> **提示文**
- - -

東京大学の微細な流路に水を流す半導体チップの冷却技術 冷却が重要な理由は何か?どのように冷却を行うのか?

この記事で分かること

  • 冷却が重要な理由:チップは動作中に高温になり、性能低下や誤動作を引き起こします。適切に冷却しないと、チップの寿命が短くなり、最悪の場合、永久的な故障につながるため、冷却は非常に重要となります。
  • 開発された冷却の方法:半導体チップ上の微細な流路に冷却水を流し、チップの熱で水が蒸発する際の気化熱を利用します。これにより、高い冷却性能と省スペース化を実現し、高性能チップの熱問題解決に貢献します。
  • 水蒸気の悪影響はないのか:水蒸気が流路を塞ぐ「ドライアウト」を防ぐため、三次元構造の流路で水と水蒸気の流れを分離しています。気化した水蒸気はシステム内で回収・再利用されるため、チップや外部環境に悪影響を与えることはありません。

東京大学の微細な流路に水を流す半導体チップの冷却技術

 東京大学の研究グループが開発した、半導体チップの冷却技術は、チップ上に形成した微細な流路に水を流し、その水が蒸発する際の気化熱を利用して冷却する手法です。

 https://xtech.nikkei.com/atcl/nxt/column/18/03322/091100007/

 この技術は、従来の冷却方法に比べて高い冷却性能を持つことが特徴です。

- - -

> **データ部**

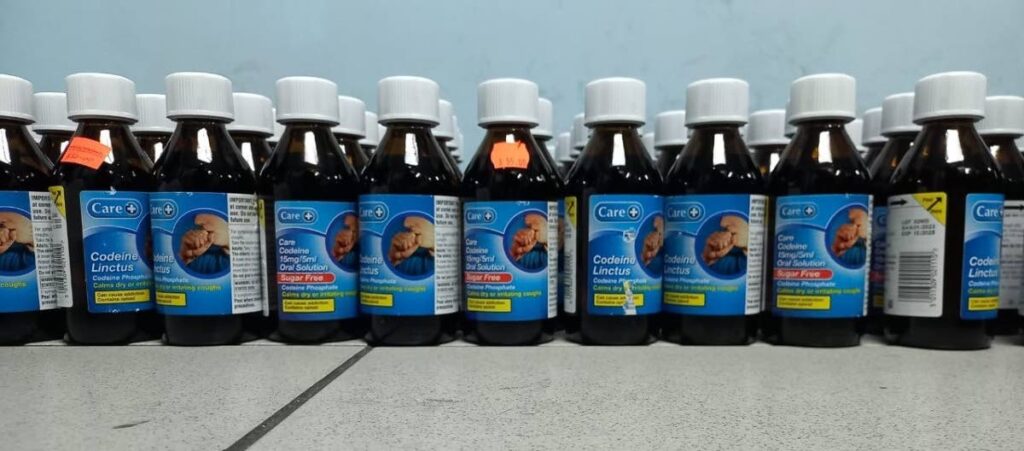 Bottles of Codeine Linctus seized by police who arrested two UK nationals at a bread-and-breakfast accomodation in St James.  -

- - -

上に示した半導体チップの冷却技術についての文章を、一字一句違えずに最初から最後まで書き写してください。

> **解答**
東京大学の微細な流路に水を流す半導体チップの冷却技術 冷却が重要な理由は何か?どのように冷却を行うのか?

この記事で分かること

  • 冷却が重要な理由:チップは動作中に高温になり、性能低下や誤動作を引き起こします。適切に冷却しないと、チップの寿命が短くなり、最悪の場合、永久的な故障につながるため、冷却は非常に重要となります。
  • 開発された冷却の方法:半導体チップ上の微細な流路に冷却水を流し、チップの熱で水が蒸発する際の気化熱を利用します。これにより、高い冷却性能と省スペース化を実現し、高性能チップの熱問題解決に貢献します。
  • 水蒸気の悪影響はないのか:水蒸気が流路を塞ぐ「ドライアウト」を防ぐため、三次元構造の流路で水と水蒸気の流れを分離しています。気化した水蒸気はシステム内で回収・再利用されるため、チップや外部環境に悪影響を与えることはありません。

東京大学の微細な流路に水を流す半導体チップの冷却技術

 東京大学の研究グループが開発した、半導体チップの冷却技術は、チップ上に形成した微細な流路に水を流し、その水が蒸発する際の気化熱を利用して冷却する手法です。

 https://xtech.nikkei.com/atcl/nxt/column/18/03322/091100007/

 この技術は、従来の冷却方法に比べて高い冷却性能を持つことが特徴です。